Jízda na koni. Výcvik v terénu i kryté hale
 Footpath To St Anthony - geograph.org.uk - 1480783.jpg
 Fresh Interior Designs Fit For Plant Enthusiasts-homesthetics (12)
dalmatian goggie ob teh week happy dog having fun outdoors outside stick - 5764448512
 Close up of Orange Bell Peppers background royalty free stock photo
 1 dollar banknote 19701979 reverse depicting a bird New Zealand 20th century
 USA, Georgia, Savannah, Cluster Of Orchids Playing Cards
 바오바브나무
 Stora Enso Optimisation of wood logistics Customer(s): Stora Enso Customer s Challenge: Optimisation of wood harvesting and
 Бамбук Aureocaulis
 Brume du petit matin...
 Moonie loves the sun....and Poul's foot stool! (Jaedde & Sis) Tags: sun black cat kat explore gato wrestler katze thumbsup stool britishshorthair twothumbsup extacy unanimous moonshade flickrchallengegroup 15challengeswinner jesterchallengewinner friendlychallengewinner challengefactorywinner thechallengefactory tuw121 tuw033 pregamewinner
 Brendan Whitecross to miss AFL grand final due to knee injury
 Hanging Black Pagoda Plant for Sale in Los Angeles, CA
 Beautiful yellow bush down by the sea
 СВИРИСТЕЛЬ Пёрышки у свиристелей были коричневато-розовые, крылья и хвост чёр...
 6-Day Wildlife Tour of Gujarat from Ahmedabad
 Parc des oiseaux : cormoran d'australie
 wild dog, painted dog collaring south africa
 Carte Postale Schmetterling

^^^^^^^^

> _PROBLEM TO WORK ON_:
Extract every line containing the string "Plant" from the material.

> _TASK ANSWER_:
 Fresh Interior Designs Fit For Plant Enthusiasts-homesthetics (12)
 Hanging Black Pagoda Plant for Sale in Los Angeles, CA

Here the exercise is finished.